Breaststroke Checklist and Drills

By Coach Doug Garcia

Over the past 6 months, I’ve been providing a checklist for each of the competitive strokes. As you’ll see at the bottom with the breaststroke with dolphin kick drill, rolling the hips forward is a critical part of breaststroke. Working breaststroke and butterfly together is a great way to become efficient with both of these short axis strokes.
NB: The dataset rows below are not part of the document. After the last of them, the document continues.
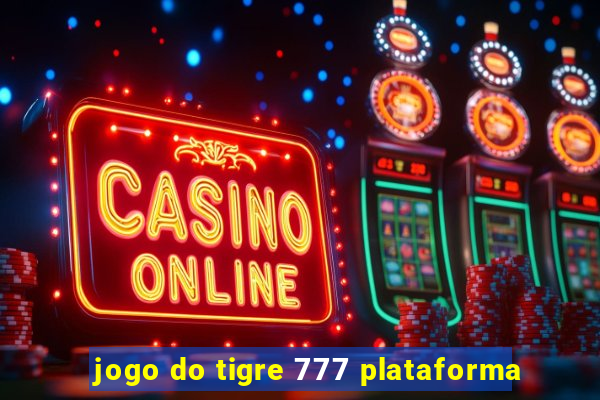 jogo do tigre 777 plataforma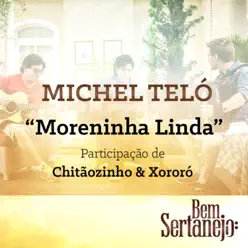 Moreninha Linda (feat. Chitãozinho & Xororó) - Single - Michel Teló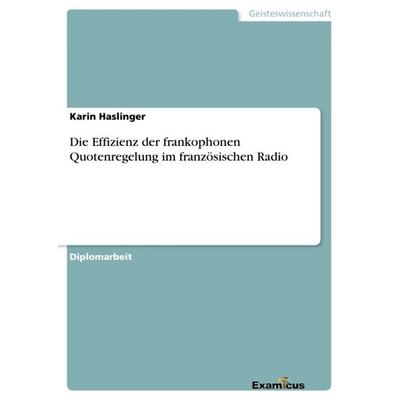 Die Effizienz der frankophonen Quotenregelung im französischen Radio, Taschenbuch von Karin Haslinger, GRIN, 978-3-86943-161-1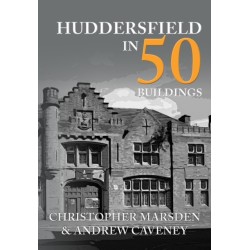 Huddersfield in 50 Buildings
  • Hands – Stop and start in streamline position, pinkies up on out sweep
  • Elbows – Locked on out sweep and above the head on the catch
  • Shoulders – Press overhead on the glide, shrug during in-sweep to narrow your body and move forward
  • Head – Motionless on the breath, tucked under on the glide. Do not lift at any point in the stroke. You should not be able to see the end of the pool until you are within the flags.
  • Neck – Do not crane back to get a breath
  • Chest – Press chest into the water during out sweep to stop an early lift, and move more forward than up during the breath to recovery
  • Hips – High point on the glide, low point on the breath
  • Knees – Facing inward (heals out) to start the kick, at hip width during initial press back
  • Feet – Flex on the out sweep, point on the glide

Two breaststroke drills include:

Miniature, or many, breaststroke. The focus of this drill is the catch phase and getting the hands in the most optimal position to catch the water. This drill is not a full stroke, but just the start of the stroke. Therefore, the strokes are smaller in size and require many of them to move down the pool. This is not a sculling drill, just a small stroke drill.

Breaststroke with dolphin kick. Too many people when swimming breaststroke do not roll their hips forward. This drill, swimming breaststroke arms with a dolphin kick gives you the feel of the hips rolling forward to help the stroke momentum stroke go forward.